In a poignant juxtaposition of war and peace, the Santa Clara Chorale commemorated the WWI true story of “The Christmas Truce” of 1914 at its annual holiday concert Dec. 12 and 14 at Mission Santa Clara.
This year is the centenary of the Christmas Eve and morning when German and Allied troops at various locations along the Western Front of Europe put down their weapons in spontaneous and unofficial ceasefires and exchanged Christmas carols with each other.
Private Frederick W. Heath, in a letter home published Jan. 9, 1915, wrote: “…Light after light sprang up along the German front. Then quite near our dug-outs, so near as to make me start and clutch my rifle, I heard a voice, there was no mistaking that voice with its guttural ring. With ears strained, I listened, and then, all down our line of trenches there came to our ears a greeting unique in war: ‘English soldier, English soldier, a merry Christmas, a merry Christmas!’
For the first half of “The Christmas Truce” concert, the Santa Clara Chorale, led by artistic director Scot Hanna-Weir, sang carols that were sung on the English front and then carols from the German front. Between carols, moving excerpts were read from letters written by soldiers at the front.
“And there in the searchlight they stood, Englishman and German, chatting and smoking cigarettes together midway between the lines … After this we remained the whole night through, singing with the enemy song for song,” wrote an unnamed WWI soldier.
“Come Let Us All Sweet Carols Sing,” “See Amid the Winter Snow,” and “While Shepherds Watched Their Flocks,” sang out voices in English and Latin in the beautiful setting of Mission Santa Clara. “O Tannenbaum,” “O du Froliche,” and “Stille Nacht” sang out voices in German.
“I enjoy how they’re taking hymns and putting them in a historical context,” says audience member Rushton Hurley. “There’s such a contrast between the peaceful beauty of the music and what one of the writers in the program notes called ‘the insanity of war.”

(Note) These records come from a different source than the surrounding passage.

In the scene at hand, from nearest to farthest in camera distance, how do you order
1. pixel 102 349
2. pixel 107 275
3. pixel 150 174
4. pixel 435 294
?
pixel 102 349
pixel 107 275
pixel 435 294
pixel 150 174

The second half of the program included “Coventry Carol” and “Flanders Fields,” putting the Truce in the larger context of war.
“…We are the Dead. Short days ago We lived, felt dawn, saw sunset glow. Loved and were loved, and now we lie In Flanders fields.”
While most pieces in the program were sung a cappella, James Welch provided piano and organ accompaniment for some, including the closing carol, in which the audience stood to join the Chorale in singing: “Adeste fideles/O Come All Ye Faithful,” a carol the Germans and Allied troops sang simultaneously in English and Latin, uniting the two warring sides in one voice.
“And I thought, well, this was really a most extraordinary thing-two nations both singing the same carol in the middle of a war,” wrote Rifleman Graham Williams.
“The concert was very moving for me because it seems inconceivable in our angry world. The faith that’s spoken by these carols transcends even hatred. It’s so relevant today,” says Los Gatos resident Dale Bracey, adding, “But that [truce] couldn’t happen today because there is no shared faith across the battle lines.”
“It’s so relevant today, to find a moment when you can connect with beautiful music,” adds Chorale member Elsbeth TeBrake.
“Scot’s a really special director. He came up with this idea of a concert about the war stopping for Christmas. It’s a great thing to do to show the power, the impact, of Christmas,” says Ron Paradies, president of the Santa Clara Chorale Board of Directors.
The Chorale is a nonprofit community organization with high artistic standards that welcomes new members. Its next concert is the family-friendly “Wild Things,” an exploration of the animal kingdom through music March 14, 2015, 3 p.m., in Palo Alto at St. Mark’s Episcopal Church and March 15, 2 p.m., at Mission Santa Clara on the campus of Santa Clara University.